Passados dois anos desde o ocorrido, poucas pessoas fora um círculo muito limitado de esquerdistas pequeno-burgueses acreditam que houve uma tentativa frustrada de golpe de Estado na ocasião. Ocorre que dessa percepção destoante, temos um desenvolvimento que traz o problema mais impactante para a luta política e que aparece no parágrafo a seguir:
“A história recente de outros países mostra que punições rigorosas a líderes que atentam contra a democracia ajudam a consolidar as bases democráticas, mas também podem gerar polarizações. No caso brasileiro, a eventual prisão de Bolsonaro poderá fortalecer a credibilidade das instituições e enviar uma mensagem clara de que não há espaço para aventuras autoritárias.”
Mais uma vez, Lins deveria demonstrar o que está dizendo de maneira mais concreta. Ele não o faz e nem poderia, porque a única coisa real (embora problemática para seu argumento) no que diz é o fato de que essa tática radicaliza o campo atingido acontecem.
Isso já foi positivo para a esquerda, quando o alvo da “punição rigorosa a líderes” era o presidente Lula, que em 2018, teria vencido as eleições presidenciais de dentro da cadeia caso não fosse ilegalmente proscrito da disputa, mas também está no centro da vitoriosa campanha eleitoral do presidente eleito dos EUA, Donald Trump, que ganhou as eleições de levada no país, entre outros motivos, por causa da perseguição sofrida, responsável inclusive por um apoio histórico da população negra norte-americana ao futuro mandatário.
Mesmo no Brasil, tivemos uma demonstração de quão acertada está a tese de Lins, de que uma “eventual prisão de Bolsonaro poderá fortalecer a credibilidade das instituições e enviar uma mensagem clara de que não há espaço para aventuras autoritárias”, observado nas eleições municipais deste ano. Enquanto a direita tradicional e a esquerda conquistaram basicamente os grotões brasileiros (com o PT conquistando apenas uma capital), ao passo que o bolsonarismo governará todas as capitais do Centro-Sul brasileiro, a região mais economicamente mais dinâmica e por isso mesmo, com maior capacidade de influenciar o resto do País.

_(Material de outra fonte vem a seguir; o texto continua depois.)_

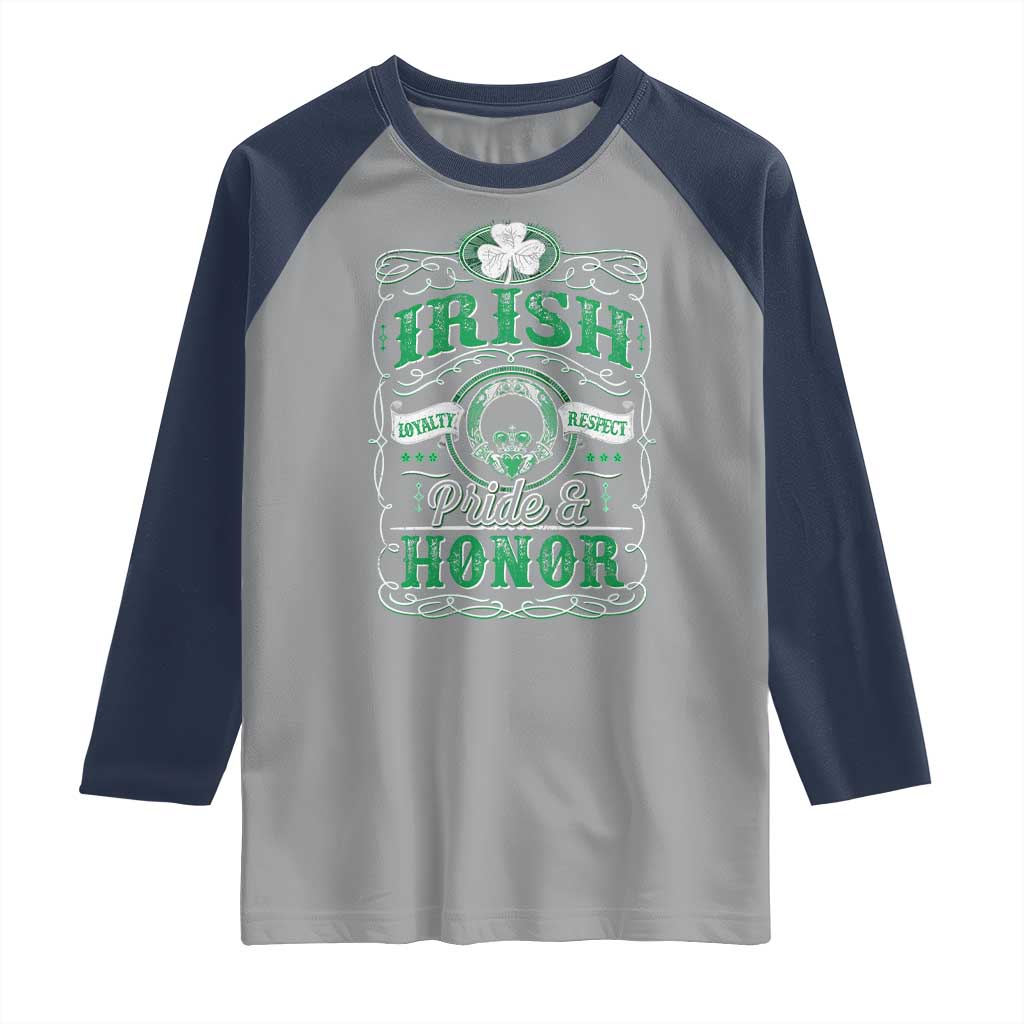 Vintage Irish Pride And Honor St Patricks Day Raglan Shirt TS11 Sport Gray Navy Print Your Wear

“No próximo dia 8 de janeiro de 2026, espera-se que Jair Bolsonaro esteja preso, cumprindo pena por seus crimes contra o Estado Democrático de Direito. Essa data, que já é simbólica, pode marcar não apenas a lembrança de um ataque, mas também a reafirmação de que o Brasil não tolera atentados à democracia. Uma democracia forte é aquela que pune seus transgressores, independentemente de sua posição ou passado. Que esse futuro se concretize como um marco da justiça e da resiliência democrática brasileira.”
Dado o que a realidade do mundo e das eleições municipais brasileiras têm apresentado, se por acaso acontecer de termos um “8 de janeiro de 2026” com Bolsonaro “preso”, a esquerda deve se preparar para uma conjuntura similar a de 2018, porém com uma esquerda desmoralizada e uma extrema direita fortalecida pelo fator “mártir”. Lins e os setores da esquerda que por acaso querem ver Bolsonaro atropelando o País nas eleições de 2026, por outro lado, devem fazer exatamente o que estão fazendo: abandonar completamente a luta política, a mobilização popular e reivindicar a ação do corrupto poder judiciário contra ele e a extrema direita. No Brasil e no mundo, deu certo para a extrema direita até aqui e não há razão para acreditar que será diferente agora.